De rechter oordeelt dat de eenpitter geen beroep kan doen op de Europese Richtlijn oneerlijke bedingen: die is alleen van toepassing op consumentenovereenkomsten. Wel is de factuur voor het jaar 2015 (voor ruim € 5.000) inmiddels verjaard – de vordering vervalt vijf jaar na aanvang van de opeisbaarheid van de vordering. En voor de opeisbaarheid van een vordering is het verzenden van een factuur niet beslissend, legt de rechter uit. Het gaat om het moment dat de betreffende werkzaamheden zijn verricht. De verjaringstermijn liep dus af op 1 januari 2021 en Worp kwam pas in april met de factuur.
Vast bedrag gold voor alle basisdiensten
Maar de rest van de vordering is wel op tijd gefactureerd. In de opdrachtbevestiging staat dat advieswerkzaamheden apart worden gefactureerd, buiten de maandelijkse € 400 om. De rechter oordeelt dat het genoemde bedrag een vaste prijs is voor de basisdiensten. Worp kan niet aantonen dat vooraf is gezegd dat het gaat om “een raming van de kosten”. “In de opdrachtbevestiging zelf staat niet dat de betaling van € 400 per maand een voorschot betreft of dat jaarlijks een nacalculatie zal plaatsvinden. Er staat juist dat als meer diensten worden afgenomen dan daarvoor vermeld onder werkzaamheden en het begrote budget daardoor wordt overschreden, Worp Advies [de zzp’er] daar tijdig van op de hoogte brengt en daar separate afspraken over worden gemaakt.” Dat Worp zes jaar lang het vaste bedrag declareerde, mocht voor de klant reden zijn om ervan uit te gaan dat er niet meer betaald hoefde te worden voor de basisdiensten.

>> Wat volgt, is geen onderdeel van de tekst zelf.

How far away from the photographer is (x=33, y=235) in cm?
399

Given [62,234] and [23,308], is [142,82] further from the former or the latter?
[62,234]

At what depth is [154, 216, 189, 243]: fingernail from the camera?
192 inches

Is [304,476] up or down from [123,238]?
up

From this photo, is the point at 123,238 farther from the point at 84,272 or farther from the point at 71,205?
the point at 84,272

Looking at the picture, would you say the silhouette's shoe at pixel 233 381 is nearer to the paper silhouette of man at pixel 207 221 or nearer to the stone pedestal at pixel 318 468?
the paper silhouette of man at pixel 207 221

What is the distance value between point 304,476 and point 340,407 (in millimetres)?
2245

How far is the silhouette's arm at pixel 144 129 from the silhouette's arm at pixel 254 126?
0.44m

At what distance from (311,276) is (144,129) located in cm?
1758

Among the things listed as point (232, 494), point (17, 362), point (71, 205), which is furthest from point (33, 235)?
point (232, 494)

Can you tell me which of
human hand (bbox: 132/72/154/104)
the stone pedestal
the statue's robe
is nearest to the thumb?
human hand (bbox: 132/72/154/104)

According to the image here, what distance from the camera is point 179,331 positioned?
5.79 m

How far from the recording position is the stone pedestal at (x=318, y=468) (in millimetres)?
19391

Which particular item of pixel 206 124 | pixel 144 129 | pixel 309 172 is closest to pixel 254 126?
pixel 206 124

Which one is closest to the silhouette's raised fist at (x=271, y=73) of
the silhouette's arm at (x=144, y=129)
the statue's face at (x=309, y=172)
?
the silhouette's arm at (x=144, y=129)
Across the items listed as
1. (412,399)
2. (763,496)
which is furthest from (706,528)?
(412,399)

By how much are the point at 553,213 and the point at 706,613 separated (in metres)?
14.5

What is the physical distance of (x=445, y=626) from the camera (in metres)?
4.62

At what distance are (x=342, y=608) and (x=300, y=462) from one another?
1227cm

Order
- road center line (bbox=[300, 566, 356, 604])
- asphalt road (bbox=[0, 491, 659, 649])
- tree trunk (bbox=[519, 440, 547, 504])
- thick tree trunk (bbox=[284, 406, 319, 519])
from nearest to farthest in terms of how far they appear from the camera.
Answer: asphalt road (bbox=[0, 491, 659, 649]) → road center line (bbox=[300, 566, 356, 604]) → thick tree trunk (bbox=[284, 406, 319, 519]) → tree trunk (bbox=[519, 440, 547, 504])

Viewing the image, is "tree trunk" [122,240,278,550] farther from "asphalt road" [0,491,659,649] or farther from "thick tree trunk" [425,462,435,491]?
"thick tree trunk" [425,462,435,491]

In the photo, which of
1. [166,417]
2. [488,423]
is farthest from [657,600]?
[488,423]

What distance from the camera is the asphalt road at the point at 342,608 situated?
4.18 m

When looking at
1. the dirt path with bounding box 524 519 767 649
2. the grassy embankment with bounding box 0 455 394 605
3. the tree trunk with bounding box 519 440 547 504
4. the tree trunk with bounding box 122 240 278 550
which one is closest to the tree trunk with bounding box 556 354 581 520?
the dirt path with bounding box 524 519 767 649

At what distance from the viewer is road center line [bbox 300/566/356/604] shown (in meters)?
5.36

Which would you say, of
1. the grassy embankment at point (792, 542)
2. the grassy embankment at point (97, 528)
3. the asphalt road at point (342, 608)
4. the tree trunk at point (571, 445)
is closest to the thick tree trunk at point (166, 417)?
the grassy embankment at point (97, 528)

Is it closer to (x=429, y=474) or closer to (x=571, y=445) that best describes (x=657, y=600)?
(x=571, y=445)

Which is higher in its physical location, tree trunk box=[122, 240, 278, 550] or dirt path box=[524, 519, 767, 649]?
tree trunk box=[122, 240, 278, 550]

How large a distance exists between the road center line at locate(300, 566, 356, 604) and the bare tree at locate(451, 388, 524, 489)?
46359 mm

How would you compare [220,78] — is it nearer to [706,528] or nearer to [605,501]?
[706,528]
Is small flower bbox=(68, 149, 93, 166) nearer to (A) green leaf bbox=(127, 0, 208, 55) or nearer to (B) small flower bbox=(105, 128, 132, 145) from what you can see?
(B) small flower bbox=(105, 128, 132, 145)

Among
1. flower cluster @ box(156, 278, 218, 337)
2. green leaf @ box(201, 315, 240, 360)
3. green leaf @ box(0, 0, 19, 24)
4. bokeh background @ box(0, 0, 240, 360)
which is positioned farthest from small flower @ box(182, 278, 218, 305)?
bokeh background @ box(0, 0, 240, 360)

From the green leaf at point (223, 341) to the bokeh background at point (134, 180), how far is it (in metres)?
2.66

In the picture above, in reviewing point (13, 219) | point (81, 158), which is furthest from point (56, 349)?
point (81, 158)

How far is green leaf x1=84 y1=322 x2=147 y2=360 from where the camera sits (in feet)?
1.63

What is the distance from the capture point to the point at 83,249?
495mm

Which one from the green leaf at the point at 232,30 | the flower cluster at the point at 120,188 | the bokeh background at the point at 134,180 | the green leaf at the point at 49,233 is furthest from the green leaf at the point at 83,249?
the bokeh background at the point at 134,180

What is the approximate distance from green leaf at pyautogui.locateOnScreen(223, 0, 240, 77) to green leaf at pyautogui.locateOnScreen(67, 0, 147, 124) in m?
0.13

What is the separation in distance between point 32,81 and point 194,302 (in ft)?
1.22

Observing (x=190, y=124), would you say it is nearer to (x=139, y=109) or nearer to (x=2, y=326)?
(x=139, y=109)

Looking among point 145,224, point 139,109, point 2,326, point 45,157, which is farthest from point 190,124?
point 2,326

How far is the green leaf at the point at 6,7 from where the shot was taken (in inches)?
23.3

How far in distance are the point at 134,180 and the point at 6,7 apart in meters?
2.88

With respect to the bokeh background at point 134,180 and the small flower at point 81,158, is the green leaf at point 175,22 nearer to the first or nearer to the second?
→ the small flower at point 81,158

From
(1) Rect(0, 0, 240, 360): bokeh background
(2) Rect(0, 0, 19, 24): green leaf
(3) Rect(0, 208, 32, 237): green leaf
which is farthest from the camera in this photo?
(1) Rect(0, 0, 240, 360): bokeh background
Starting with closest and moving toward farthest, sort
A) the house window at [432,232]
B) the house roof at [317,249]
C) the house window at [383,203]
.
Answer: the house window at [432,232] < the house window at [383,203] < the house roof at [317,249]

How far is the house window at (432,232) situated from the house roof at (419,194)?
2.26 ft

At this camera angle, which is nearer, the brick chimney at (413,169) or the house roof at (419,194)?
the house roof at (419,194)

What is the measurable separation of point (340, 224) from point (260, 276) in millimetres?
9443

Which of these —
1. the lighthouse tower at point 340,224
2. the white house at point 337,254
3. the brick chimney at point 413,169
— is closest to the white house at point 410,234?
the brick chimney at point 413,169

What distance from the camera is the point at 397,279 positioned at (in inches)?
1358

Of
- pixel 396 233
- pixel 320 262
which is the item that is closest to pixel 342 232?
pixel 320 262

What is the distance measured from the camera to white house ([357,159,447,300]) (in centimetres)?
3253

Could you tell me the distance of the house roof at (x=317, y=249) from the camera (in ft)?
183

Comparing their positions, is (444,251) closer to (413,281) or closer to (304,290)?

Worp heeft niet aannemelijk gemaakt dat er prijsafspraken zijn gemaakt over andere basisdiensten en dat er in de loop der jaren aangegeven is dat er nog bedragen gefactureerd zouden worden.

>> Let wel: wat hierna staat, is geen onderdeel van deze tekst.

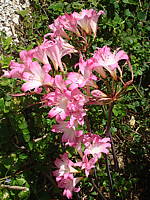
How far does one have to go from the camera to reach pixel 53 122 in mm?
1973

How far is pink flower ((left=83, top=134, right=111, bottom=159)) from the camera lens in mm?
1478

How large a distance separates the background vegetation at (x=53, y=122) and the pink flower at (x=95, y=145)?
0.38 m

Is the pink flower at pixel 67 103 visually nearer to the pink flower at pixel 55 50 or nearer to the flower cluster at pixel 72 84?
the flower cluster at pixel 72 84

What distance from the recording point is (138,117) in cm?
247

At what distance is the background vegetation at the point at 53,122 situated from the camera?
184 centimetres

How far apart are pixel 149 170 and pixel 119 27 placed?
1.13 meters

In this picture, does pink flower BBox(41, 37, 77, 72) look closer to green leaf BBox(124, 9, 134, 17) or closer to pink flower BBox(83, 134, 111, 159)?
pink flower BBox(83, 134, 111, 159)

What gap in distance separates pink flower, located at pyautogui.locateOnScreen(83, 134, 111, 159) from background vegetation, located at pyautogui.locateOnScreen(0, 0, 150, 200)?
0.38m

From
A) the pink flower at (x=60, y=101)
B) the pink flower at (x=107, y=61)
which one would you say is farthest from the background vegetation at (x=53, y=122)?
the pink flower at (x=107, y=61)

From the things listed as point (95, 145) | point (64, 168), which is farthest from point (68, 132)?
point (64, 168)

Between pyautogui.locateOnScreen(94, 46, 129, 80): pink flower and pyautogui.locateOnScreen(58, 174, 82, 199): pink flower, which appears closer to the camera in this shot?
pyautogui.locateOnScreen(94, 46, 129, 80): pink flower

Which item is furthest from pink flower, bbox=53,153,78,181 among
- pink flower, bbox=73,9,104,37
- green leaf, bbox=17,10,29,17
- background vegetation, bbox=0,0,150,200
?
green leaf, bbox=17,10,29,17

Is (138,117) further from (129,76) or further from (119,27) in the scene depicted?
(119,27)

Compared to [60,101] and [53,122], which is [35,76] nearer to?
[60,101]
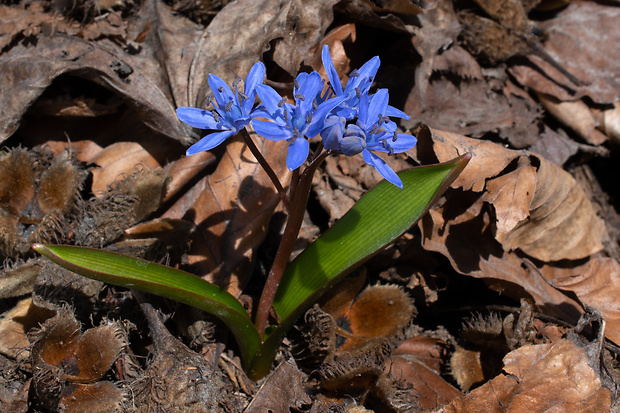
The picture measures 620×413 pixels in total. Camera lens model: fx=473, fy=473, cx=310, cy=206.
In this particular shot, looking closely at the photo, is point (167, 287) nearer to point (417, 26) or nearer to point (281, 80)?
point (281, 80)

Advieswerk moet wel worden betaald
Voor het advieswerk (vanaf 2016) moet de klant wel betalen, want daarvoor is een (apart) uurtarief overeengekomen. Bovendien heeft de klant erkent dat hij Worp heeft ingeschakeld voor andere werkzaamheden dan de basisdiensten. [De klant] mocht redelijkerwijs niet verwachten dat deze (extra) advieswerkzaamheden allemaal binnen het budget voor de standaarddiensten zouden worden verricht of dat hij daarvoor in het geheel niet hoefde te betalen.”

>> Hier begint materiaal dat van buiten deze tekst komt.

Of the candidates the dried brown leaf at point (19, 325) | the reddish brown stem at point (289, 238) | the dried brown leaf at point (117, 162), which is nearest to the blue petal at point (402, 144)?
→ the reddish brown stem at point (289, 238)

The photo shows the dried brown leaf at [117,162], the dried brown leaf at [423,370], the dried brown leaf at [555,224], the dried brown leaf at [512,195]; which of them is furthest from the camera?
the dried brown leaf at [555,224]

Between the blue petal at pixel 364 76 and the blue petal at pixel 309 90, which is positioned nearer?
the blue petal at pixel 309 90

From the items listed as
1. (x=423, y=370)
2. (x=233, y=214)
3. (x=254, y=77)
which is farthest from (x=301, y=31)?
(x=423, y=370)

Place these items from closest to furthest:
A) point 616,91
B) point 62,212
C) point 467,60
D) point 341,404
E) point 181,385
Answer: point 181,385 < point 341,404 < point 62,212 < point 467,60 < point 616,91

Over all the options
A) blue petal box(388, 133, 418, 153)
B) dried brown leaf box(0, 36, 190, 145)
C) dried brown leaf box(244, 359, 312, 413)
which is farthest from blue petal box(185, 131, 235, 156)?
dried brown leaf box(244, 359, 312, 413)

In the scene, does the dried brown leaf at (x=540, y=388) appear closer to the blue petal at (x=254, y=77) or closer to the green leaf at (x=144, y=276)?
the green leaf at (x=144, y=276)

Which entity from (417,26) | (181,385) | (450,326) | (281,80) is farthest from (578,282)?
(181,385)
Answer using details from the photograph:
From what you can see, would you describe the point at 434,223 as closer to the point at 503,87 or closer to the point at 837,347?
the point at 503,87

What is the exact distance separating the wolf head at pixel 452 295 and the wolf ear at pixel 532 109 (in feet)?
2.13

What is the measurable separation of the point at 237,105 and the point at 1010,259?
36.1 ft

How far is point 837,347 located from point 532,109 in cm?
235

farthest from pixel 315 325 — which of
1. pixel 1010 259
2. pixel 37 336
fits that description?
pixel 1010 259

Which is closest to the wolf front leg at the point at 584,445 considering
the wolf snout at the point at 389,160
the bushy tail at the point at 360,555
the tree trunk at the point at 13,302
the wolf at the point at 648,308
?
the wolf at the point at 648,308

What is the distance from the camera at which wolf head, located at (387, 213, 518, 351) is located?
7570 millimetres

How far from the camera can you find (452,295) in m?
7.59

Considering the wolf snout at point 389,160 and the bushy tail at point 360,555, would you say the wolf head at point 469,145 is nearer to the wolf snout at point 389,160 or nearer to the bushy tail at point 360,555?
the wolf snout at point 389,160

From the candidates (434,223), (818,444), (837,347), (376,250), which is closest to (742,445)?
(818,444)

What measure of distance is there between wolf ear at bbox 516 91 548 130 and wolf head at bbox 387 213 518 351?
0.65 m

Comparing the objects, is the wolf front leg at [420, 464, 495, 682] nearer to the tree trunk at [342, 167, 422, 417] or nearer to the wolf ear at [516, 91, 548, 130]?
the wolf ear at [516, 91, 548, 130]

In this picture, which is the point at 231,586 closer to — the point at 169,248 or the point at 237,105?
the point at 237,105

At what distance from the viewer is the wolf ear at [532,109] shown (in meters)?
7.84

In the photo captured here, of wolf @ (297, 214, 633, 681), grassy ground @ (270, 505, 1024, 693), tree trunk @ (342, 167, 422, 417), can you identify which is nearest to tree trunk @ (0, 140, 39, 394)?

Zorgplicht accountants niet van toepassing
De klant vangt bot met zijn argument dat Worp niet aan haar zorgplicht heeft voldaan, omdat in strijd is gehandeld met het fundamentele beginsel van vakbekwaamheid en zorgvuldigheid. “De rechtbank overweegt dat Worp Advies geen accountantskantoor is en ook geen accountants op de opdracht heeft ingezet. In de opdrachtbevestiging staan ook geen werkzaamheden die aan een accountant zijn voorbehouden. De strenge jurisprudentie over de zorgplicht van accountants – die aansluit bij de tuchtrechtelijke uitspraken in de accountancy en de gedragsregels die gelden – is daarom niet zonder meer maatgevend.”
Wel zou Worp onzorgvuldig hebben gehandeld als tussentijds geen inzicht is gegeven over de (oplopende) kosten van de advieswerkzaamheden en geen facturen zijn gestuurd. “Dit kan recht geven op een schadevergoeding, maar [de klant] heeft niet gesteld dat hij schade heeft geleden. Hij heeft ook geen betaling van schadevergoeding dan wel verrekening gevorderd.”
Uiteindelijk weet de klant de schade te beperken: hij hoeft alleen de advieswerkzaamheden van 2016 tot en met 2021 te betalen en dat komt neer op een bedrag van € 15.868,12 inclusief btw, plus wettelijke rente en buitengerechtelijke kosten.